There is a plethora of good data that applies to the industry and not just a specific genetic line. Benchmark your performance against some of the well-articulated guidelines and practices. There is something here for everyone from sow management to grow-finish performance to recommended airflow for transporting pigs. Challenge yourself and your assumptions. This is particularly helpful during your internal production reviews to have an unbiased standard for comparison.
MetaFarms recently released a review of 2015 performance from their database that breaks down specific metrics into percentiles. It is through triangulation (your data, other’s actual data, genetic potential) that we are able to measure just how well your farm is doing. Be honest with yourself and this is a very beneficial, albeit, sometimes humbling, exercise. Visit the PIC nutrient specifications manual. Last thought on this topic, reformulate often. Saving nickels and dimes will add up in a poor margin year.
Nutritionists at your feed company are talented and likely spread thin. Snuggling up to creativity will be beneficial. We are not in a time of do-not-mess-it-up. We have to get out on an edge to tip toe through the hard times.
3. Practice makes perfect. Last week there was a very good article in the National Hog Farmer regarding the changes coming with Guidance 209/213, and what it will mean to your ability to treat animals. Pull that one up if needed, but also practice implementation now on your best flows with your best management so you can internalize the coming changes and be prepared to execute across the whole herd on Jan. 1.
The vets we talk to are equally as interested in implementing the changes on a smaller scale right now so both parties can learn how to work together on these deliverables in the future. I suspect reality is going to be abrupt once the new rules take effect. I would prefer to practice during the warmth of summer and relatively low disease load compared to icy roads and the threat of porcine reproductive and respiratory syndrome spreading in the winter.

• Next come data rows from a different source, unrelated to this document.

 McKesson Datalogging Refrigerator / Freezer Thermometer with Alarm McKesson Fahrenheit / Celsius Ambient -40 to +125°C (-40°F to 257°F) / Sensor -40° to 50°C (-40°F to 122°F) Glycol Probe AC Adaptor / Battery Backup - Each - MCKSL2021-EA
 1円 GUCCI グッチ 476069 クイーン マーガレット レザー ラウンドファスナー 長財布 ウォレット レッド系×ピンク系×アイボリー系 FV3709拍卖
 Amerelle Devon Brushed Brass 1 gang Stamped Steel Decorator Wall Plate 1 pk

A couple other things on my mind this week. We recently had the export data for June released — there is something for the bulls and the bears in the data. For the bulls, we are ahead of export shipments from last year and the eternal hope for a Chinese salvation can be seen in the numbers. For the bears, we have competition for some of our traditional markets and our share of the Chinese pie is woefully short to what is being captured by the European Union.
Brett Stuart published some good data last week that indicated the United States is more competitive into China than the EU. This has not been the case recently thanks to the strength of the dollar. To be sure, the dollar has not given much ground, it is the price of U.S. pork that has come down substantially that has made us competitive. A bittersweet circumstance.
Karlos in our office has finally started talking about many cuts finding some export interest at these lower values. This is not bullish by itself, but perhaps makes the rate of potential price decline into the fall occur at a more shallow slope. That would certainly be welcome after the sharp fall from grace we have experienced in the past several weeks.